Start of Records supplied

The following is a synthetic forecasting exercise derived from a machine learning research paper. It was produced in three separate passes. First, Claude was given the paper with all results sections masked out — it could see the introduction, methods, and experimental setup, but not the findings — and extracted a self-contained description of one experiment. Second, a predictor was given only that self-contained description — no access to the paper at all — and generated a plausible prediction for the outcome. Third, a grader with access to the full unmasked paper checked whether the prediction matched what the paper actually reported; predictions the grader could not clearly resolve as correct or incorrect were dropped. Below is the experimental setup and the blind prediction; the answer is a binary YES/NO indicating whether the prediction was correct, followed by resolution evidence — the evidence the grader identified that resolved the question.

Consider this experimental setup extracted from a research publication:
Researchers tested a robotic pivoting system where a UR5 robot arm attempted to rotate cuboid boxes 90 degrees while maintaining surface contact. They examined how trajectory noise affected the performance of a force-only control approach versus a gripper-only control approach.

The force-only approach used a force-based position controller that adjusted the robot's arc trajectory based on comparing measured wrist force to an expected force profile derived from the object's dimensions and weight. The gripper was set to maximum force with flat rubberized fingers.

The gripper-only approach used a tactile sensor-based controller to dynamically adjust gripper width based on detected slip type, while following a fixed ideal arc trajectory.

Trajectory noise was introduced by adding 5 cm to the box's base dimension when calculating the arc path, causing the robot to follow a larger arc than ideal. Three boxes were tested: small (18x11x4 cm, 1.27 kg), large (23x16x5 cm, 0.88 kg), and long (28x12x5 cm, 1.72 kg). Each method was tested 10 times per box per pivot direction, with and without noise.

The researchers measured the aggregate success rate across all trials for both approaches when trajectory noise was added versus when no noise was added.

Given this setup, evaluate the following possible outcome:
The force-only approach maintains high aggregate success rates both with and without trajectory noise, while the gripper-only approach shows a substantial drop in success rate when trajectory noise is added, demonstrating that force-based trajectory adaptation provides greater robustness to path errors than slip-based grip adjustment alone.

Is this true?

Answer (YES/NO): YES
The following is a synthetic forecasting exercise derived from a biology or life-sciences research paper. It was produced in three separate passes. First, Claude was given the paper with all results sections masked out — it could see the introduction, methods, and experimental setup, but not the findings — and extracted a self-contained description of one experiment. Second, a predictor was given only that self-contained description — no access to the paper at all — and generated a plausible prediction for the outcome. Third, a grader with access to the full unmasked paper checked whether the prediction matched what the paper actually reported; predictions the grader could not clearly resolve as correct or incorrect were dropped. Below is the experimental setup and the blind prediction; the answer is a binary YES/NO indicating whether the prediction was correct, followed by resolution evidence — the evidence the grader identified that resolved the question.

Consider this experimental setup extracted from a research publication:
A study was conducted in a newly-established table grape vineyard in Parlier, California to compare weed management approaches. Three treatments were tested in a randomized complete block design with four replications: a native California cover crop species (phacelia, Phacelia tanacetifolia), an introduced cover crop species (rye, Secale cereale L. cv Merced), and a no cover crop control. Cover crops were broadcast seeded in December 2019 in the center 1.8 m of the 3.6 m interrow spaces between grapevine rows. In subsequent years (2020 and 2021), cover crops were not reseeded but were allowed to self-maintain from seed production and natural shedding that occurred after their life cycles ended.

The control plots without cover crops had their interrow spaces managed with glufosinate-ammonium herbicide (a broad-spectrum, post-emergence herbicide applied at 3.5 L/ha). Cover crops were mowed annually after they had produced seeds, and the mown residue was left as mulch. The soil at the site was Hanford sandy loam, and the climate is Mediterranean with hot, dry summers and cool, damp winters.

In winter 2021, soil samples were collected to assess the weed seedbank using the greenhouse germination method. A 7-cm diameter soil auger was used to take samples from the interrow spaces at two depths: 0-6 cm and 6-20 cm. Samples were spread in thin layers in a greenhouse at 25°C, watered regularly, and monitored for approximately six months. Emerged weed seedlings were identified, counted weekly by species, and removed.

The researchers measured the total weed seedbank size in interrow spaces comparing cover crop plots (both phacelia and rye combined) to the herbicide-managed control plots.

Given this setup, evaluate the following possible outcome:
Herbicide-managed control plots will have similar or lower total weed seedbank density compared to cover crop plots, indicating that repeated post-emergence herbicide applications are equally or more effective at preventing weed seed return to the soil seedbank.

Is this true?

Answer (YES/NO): YES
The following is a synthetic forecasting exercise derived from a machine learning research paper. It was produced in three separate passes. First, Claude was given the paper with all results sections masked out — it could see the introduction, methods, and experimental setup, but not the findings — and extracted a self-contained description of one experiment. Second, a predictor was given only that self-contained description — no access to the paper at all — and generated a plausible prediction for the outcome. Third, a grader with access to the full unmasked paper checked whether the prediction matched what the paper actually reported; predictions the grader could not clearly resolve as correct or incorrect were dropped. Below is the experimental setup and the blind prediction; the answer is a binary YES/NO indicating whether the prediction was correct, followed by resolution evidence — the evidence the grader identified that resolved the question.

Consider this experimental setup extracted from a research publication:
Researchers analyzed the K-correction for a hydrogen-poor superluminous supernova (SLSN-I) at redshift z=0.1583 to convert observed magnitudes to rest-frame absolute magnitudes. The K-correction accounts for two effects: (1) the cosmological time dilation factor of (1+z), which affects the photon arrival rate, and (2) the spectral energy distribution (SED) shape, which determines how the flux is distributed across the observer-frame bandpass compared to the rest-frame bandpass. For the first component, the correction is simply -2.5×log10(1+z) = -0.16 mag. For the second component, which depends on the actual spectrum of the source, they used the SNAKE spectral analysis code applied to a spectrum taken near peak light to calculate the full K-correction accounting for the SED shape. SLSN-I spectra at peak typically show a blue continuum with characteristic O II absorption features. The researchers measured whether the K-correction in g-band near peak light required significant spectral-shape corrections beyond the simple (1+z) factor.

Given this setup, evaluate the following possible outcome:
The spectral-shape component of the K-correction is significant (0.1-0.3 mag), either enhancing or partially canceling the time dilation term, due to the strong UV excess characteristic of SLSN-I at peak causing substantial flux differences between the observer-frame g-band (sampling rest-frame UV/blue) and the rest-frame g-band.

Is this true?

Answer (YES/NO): NO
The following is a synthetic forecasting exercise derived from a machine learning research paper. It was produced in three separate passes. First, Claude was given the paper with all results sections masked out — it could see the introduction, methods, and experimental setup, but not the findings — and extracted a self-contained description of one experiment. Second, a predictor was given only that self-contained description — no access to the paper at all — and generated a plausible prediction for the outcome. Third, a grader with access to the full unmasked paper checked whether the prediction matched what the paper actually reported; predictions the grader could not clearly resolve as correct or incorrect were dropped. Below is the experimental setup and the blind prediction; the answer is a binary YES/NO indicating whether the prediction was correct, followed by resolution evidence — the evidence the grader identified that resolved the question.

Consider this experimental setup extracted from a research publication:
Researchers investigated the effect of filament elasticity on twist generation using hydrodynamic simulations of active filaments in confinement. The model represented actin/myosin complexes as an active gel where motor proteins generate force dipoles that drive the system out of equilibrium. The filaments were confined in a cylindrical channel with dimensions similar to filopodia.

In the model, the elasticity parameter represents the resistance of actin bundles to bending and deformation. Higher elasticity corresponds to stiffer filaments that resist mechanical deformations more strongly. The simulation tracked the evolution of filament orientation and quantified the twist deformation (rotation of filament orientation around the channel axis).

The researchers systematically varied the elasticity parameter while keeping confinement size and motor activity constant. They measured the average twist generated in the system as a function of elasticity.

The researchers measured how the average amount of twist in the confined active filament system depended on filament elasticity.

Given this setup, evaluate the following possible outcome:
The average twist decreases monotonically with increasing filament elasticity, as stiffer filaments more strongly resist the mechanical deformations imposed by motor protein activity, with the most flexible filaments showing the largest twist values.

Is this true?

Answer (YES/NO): YES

End of Records supplied

Every line of the data is to be printed again exactly.

— Solution to this exercise —
The following is a synthetic forecasting exercise derived from a machine learning research paper. It was produced in three separate passes. First, Claude was given the paper with all results sections masked out — it could see the introduction, methods, and experimental setup, but not the findings — and extracted a self-contained description of one experiment. Second, a predictor was given only that self-contained description — no access to the paper at all — and generated a plausible prediction for the outcome. Third, a grader with access to the full unmasked paper checked whether the prediction matched what the paper actually reported; predictions the grader could not clearly resolve as correct or incorrect were dropped. Below is the experimental setup and the blind prediction; the answer is a binary YES/NO indicating whether the prediction was correct, followed by resolution evidence — the evidence the grader identified that resolved the question.

Consider this experimental setup extracted from a research publication:
Researchers tested a robotic pivoting system where a UR5 robot arm attempted to rotate cuboid boxes 90 degrees while maintaining surface contact. They examined how trajectory noise affected the performance of a force-only control approach versus a gripper-only control approach.

The force-only approach used a force-based position controller that adjusted the robot's arc trajectory based on comparing measured wrist force to an expected force profile derived from the object's dimensions and weight. The gripper was set to maximum force with flat rubberized fingers.

The gripper-only approach used a tactile sensor-based controller to dynamically adjust gripper width based on detected slip type, while following a fixed ideal arc trajectory.

Trajectory noise was introduced by adding 5 cm to the box's base dimension when calculating the arc path, causing the robot to follow a larger arc than ideal. Three boxes were tested: small (18x11x4 cm, 1.27 kg), large (23x16x5 cm, 0.88 kg), and long (28x12x5 cm, 1.72 kg). Each method was tested 10 times per box per pivot direction, with and without noise.

The researchers measured the aggregate success rate across all trials for both approaches when trajectory noise was added versus when no noise was added.

Given this setup, evaluate the following possible outcome:
The force-only approach maintains high aggregate success rates both with and without trajectory noise, while the gripper-only approach shows a substantial drop in success rate when trajectory noise is added, demonstrating that force-based trajectory adaptation provides greater robustness to path errors than slip-based grip adjustment alone.

Is this true?

Answer (YES/NO): YES
The following is a synthetic forecasting exercise derived from a biology or life-sciences research paper. It was produced in three separate passes. First, Claude was given the paper with all results sections masked out — it could see the introduction, methods, and experimental setup, but not the findings — and extracted a self-contained description of one experiment. Second, a predictor was given only that self-contained description — no access to the paper at all — and generated a plausible prediction for the outcome. Third, a grader with access to the full unmasked paper checked whether the prediction matched what the paper actually reported; predictions the grader could not clearly resolve as correct or incorrect were dropped. Below is the experimental setup and the blind prediction; the answer is a binary YES/NO indicating whether the prediction was correct, followed by resolution evidence — the evidence the grader identified that resolved the question.

Consider this experimental setup extracted from a research publication:
A study was conducted in a newly-established table grape vineyard in Parlier, California to compare weed management approaches. Three treatments were tested in a randomized complete block design with four replications: a native California cover crop species (phacelia, Phacelia tanacetifolia), an introduced cover crop species (rye, Secale cereale L. cv Merced), and a no cover crop control. Cover crops were broadcast seeded in December 2019 in the center 1.8 m of the 3.6 m interrow spaces between grapevine rows. In subsequent years (2020 and 2021), cover crops were not reseeded but were allowed to self-maintain from seed production and natural shedding that occurred after their life cycles ended.

The control plots without cover crops had their interrow spaces managed with glufosinate-ammonium herbicide (a broad-spectrum, post-emergence herbicide applied at 3.5 L/ha). Cover crops were mowed annually after they had produced seeds, and the mown residue was left as mulch. The soil at the site was Hanford sandy loam, and the climate is Mediterranean with hot, dry summers and cool, damp winters.

In winter 2021, soil samples were collected to assess the weed seedbank using the greenhouse germination method. A 7-cm diameter soil auger was used to take samples from the interrow spaces at two depths: 0-6 cm and 6-20 cm. Samples were spread in thin layers in a greenhouse at 25°C, watered regularly, and monitored for approximately six months. Emerged weed seedlings were identified, counted weekly by species, and removed.

The researchers measured the total weed seedbank size in interrow spaces comparing cover crop plots (both phacelia and rye combined) to the herbicide-managed control plots.

Given this setup, evaluate the following possible outcome:
Herbicide-managed control plots will have similar or lower total weed seedbank density compared to cover crop plots, indicating that repeated post-emergence herbicide applications are equally or more effective at preventing weed seed return to the soil seedbank.

Is this true?

Answer (YES/NO): YES
The following is a synthetic forecasting exercise derived from a machine learning research paper. It was produced in three separate passes. First, Claude was given the paper with all results sections masked out — it could see the introduction, methods, and experimental setup, but not the findings — and extracted a self-contained description of one experiment. Second, a predictor was given only that self-contained description — no access to the paper at all — and generated a plausible prediction for the outcome. Third, a grader with access to the full unmasked paper checked whether the prediction matched what the paper actually reported; predictions the grader could not clearly resolve as correct or incorrect were dropped. Below is the experimental setup and the blind prediction; the answer is a binary YES/NO indicating whether the prediction was correct, followed by resolution evidence — the evidence the grader identified that resolved the question.

Consider this experimental setup extracted from a research publication:
Researchers analyzed the K-correction for a hydrogen-poor superluminous supernova (SLSN-I) at redshift z=0.1583 to convert observed magnitudes to rest-frame absolute magnitudes. The K-correction accounts for two effects: (1) the cosmological time dilation factor of (1+z), which affects the photon arrival rate, and (2) the spectral energy distribution (SED) shape, which determines how the flux is distributed across the observer-frame bandpass compared to the rest-frame bandpass. For the first component, the correction is simply -2.5×log10(1+z) = -0.16 mag. For the second component, which depends on the actual spectrum of the source, they used the SNAKE spectral analysis code applied to a spectrum taken near peak light to calculate the full K-correction accounting for the SED shape. SLSN-I spectra at peak typically show a blue continuum with characteristic O II absorption features. The researchers measured whether the K-correction in g-band near peak light required significant spectral-shape corrections beyond the simple (1+z) factor.

Given this setup, evaluate the following possible outcome:
The spectral-shape component of the K-correction is significant (0.1-0.3 mag), either enhancing or partially canceling the time dilation term, due to the strong UV excess characteristic of SLSN-I at peak causing substantial flux differences between the observer-frame g-band (sampling rest-frame UV/blue) and the rest-frame g-band.

Is this true?

Answer (YES/NO): NO
The following is a synthetic forecasting exercise derived from a machine learning research paper. It was produced in three separate passes. First, Claude was given the paper with all results sections masked out — it could see the introduction, methods, and experimental setup, but not the findings — and extracted a self-contained description of one experiment. Second, a predictor was given only that self-contained description — no access to the paper at all — and generated a plausible prediction for the outcome. Third, a grader with access to the full unmasked paper checked whether the prediction matched what the paper actually reported; predictions the grader could not clearly resolve as correct or incorrect were dropped. Below is the experimental setup and the blind prediction; the answer is a binary YES/NO indicating whether the prediction was correct, followed by resolution evidence — the evidence the grader identified that resolved the question.

Consider this experimental setup extracted from a research publication:
Researchers investigated the effect of filament elasticity on twist generation using hydrodynamic simulations of active filaments in confinement. The model represented actin/myosin complexes as an active gel where motor proteins generate force dipoles that drive the system out of equilibrium. The filaments were confined in a cylindrical channel with dimensions similar to filopodia.

In the model, the elasticity parameter represents the resistance of actin bundles to bending and deformation. Higher elasticity corresponds to stiffer filaments that resist mechanical deformations more strongly. The simulation tracked the evolution of filament orientation and quantified the twist deformation (rotation of filament orientation around the channel axis).

The researchers systematically varied the elasticity parameter while keeping confinement size and motor activity constant. They measured the average twist generated in the system as a function of elasticity.

The researchers measured how the average amount of twist in the confined active filament system depended on filament elasticity.

Given this setup, evaluate the following possible outcome:
The average twist decreases monotonically with increasing filament elasticity, as stiffer filaments more strongly resist the mechanical deformations imposed by motor protein activity, with the most flexible filaments showing the largest twist values.

Is this true?

Answer (YES/NO): YES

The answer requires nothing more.